The main output is a summarised_result object with the usual columns. All the information retrieved by the estimation process (estimates, events, summary and attrition) is stored in the main output table, MGUS_death, and its settings attribute provides information on the different result types available. We can check this with the settings() function from omopgenerics.

settings(MGUS_death)
#> # A tibble: 4 × 17
#>   result_id result_type     package_name package_version group strata additional
#>       <int> <chr>           <chr>        <chr>           <chr> <chr>  <chr>     
#> 1         1 survival_proba… CohortSurvi… 0.6.2           targ… ""     "time"    
#> 2         2 survival_events CohortSurvi… 0.6.2           targ… ""     "time"    
#> 3         3 survival_summa… CohortSurvi… 0.6.2           targ… ""     ""        
#> 4         4 survival_attri… CohortSurvi… 0.6.2           targ… "reas… "reason_i…
#> # ℹ 10 more variables: min_cell_count <chr>, analysis_type <chr>,
#> #   censor_on_cohort_exit <chr>, competing_outcome <chr>, eventgap <chr>,
#> #   follow_up_days <chr>, minimum_survival_days <chr>, outcome <chr>,
#> #   outcome_date_variable <chr>, outcome_washout <chr>

An advantage of working with a summarised_result object is that we can join these results with results from other packages like IncidencePrevalence or CohortCharacteristics and view them all together in a Shiny App.
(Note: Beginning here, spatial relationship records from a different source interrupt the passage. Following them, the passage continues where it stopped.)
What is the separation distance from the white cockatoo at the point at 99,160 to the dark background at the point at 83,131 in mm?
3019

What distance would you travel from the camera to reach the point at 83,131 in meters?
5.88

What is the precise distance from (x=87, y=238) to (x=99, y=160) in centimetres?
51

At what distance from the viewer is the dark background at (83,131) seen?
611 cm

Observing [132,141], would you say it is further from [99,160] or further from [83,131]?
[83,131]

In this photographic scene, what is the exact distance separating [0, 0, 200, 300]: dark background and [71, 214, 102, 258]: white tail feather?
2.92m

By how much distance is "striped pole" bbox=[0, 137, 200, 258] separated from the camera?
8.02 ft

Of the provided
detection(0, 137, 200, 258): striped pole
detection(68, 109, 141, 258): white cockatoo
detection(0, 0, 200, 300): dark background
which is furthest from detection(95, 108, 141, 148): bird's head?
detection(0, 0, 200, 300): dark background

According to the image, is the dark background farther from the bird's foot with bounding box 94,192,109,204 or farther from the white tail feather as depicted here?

The main visualisation functions in the package also work on this summarised_result object. For instance, if we wish to plot the survival estimates we can run the following line of code:

plotSurvival(MGUS_death)

We can also decide to add a basic risk table underneath the plot, by setting the argument riskTable = TRUE.
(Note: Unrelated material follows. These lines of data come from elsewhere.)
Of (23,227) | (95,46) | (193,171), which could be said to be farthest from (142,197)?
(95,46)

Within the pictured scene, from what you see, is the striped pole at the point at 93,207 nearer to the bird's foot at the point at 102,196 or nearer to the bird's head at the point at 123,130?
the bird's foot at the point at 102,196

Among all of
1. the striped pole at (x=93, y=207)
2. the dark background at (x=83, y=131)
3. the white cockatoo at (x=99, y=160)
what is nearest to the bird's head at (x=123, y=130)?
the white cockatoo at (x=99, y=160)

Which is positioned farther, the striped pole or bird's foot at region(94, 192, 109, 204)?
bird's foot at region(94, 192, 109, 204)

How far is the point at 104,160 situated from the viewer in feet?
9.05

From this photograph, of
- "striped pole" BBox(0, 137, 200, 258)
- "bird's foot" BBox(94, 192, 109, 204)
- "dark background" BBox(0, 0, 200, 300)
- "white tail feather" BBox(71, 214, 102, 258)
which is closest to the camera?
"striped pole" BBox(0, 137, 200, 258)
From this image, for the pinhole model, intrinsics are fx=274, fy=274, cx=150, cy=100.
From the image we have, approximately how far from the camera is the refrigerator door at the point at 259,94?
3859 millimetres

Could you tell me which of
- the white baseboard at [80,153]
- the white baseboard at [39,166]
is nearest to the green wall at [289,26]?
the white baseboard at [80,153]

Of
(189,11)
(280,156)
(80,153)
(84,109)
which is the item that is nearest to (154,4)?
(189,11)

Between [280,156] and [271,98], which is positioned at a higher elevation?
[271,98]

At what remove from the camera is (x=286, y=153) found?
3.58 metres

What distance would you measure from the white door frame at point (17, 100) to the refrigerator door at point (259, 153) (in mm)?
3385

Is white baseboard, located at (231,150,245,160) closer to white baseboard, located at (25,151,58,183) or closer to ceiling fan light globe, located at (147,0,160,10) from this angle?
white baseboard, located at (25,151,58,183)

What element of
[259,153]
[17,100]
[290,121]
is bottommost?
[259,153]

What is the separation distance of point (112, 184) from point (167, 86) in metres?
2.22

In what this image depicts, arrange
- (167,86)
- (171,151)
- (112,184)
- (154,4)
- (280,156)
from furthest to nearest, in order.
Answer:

plotSurvival(MGUS_death, riskTable = TRUE)

This plotting function has some other parameters which can be tuned. For instance, we can plot the cumulative failure instead of the survival probability by asking for cumulativeFailure = TRUE. You can check all the plotting options in ?plotSurvival.

plotSurvival(MGUS_death, ribbon = FALSE)

plotSurvival(MGUS_death, cumulativeFailure = TRUE)

Because the output of the function plotSurvival is a ggplot, the user can also change other aspects of the plot manually by adding ggplot lines of code to the plot itself. For instance, we can switch the plot axes:

plotSurvival(MGUS_death) + theme_bw() + ggtitle("Plot survival") + coord_flip()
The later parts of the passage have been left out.